IL-10, an anti-inflammatory cytokine, was variably expressed across the clusters. Cluster 3 individuals showed elevated levels of both IL-10 and TNF-α, which could reflect a compensatory regulatory response to heightened inflammation. Othoro et al. [31] suggested that a low IL-10/TNF-α ratio is associated with severe malaria-related anemia. While our data did not explore this ratio explicitly, future analyses could assess whether imbalances in these cytokines modulate postpartum vulnerability and recovery.

From a methodological perspective, the application of PCA and unsupervised clustering allowed us to uncover latent immune phenotypes that traditional univariate approaches might overlook. This aligns with systems biology methodologies previously employed in vaccine research [14] and underscores the value of integrated immunoprofiling in maternal health research. Though our sample size limited the statistical power to detect associations between profiles and postpartum outcomes, the immunological signatures we uncovered lay the groundwork for predictive modelling in larger cohorts.

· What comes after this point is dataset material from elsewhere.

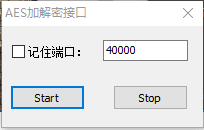 204725wngyllzeol6fqnek.png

Given the exploratory nature and small sample size of this study, the results should be interpreted with caution. However, the identified immune signatures provide a foundation for larger longitudinal studies to assess whether cytokine profiles at delivery can predict postpartum malaria risk and guide preventive interventions.

5. Conclusions

This study reveals substantial immunological heterogeneity among primigravidae at delivery, with distinct cytokine profiles that correlate with malaria infection status. These results contribute to a nuanced understanding of postpartum malaria risk and support the development of targeted monitoring or prophylactic strategies based on immune profiling. Further longitudinal studies are reasonable to explore the prognostic potential of these immune signatures in postpartum malaria recurrence and clinical outcomes.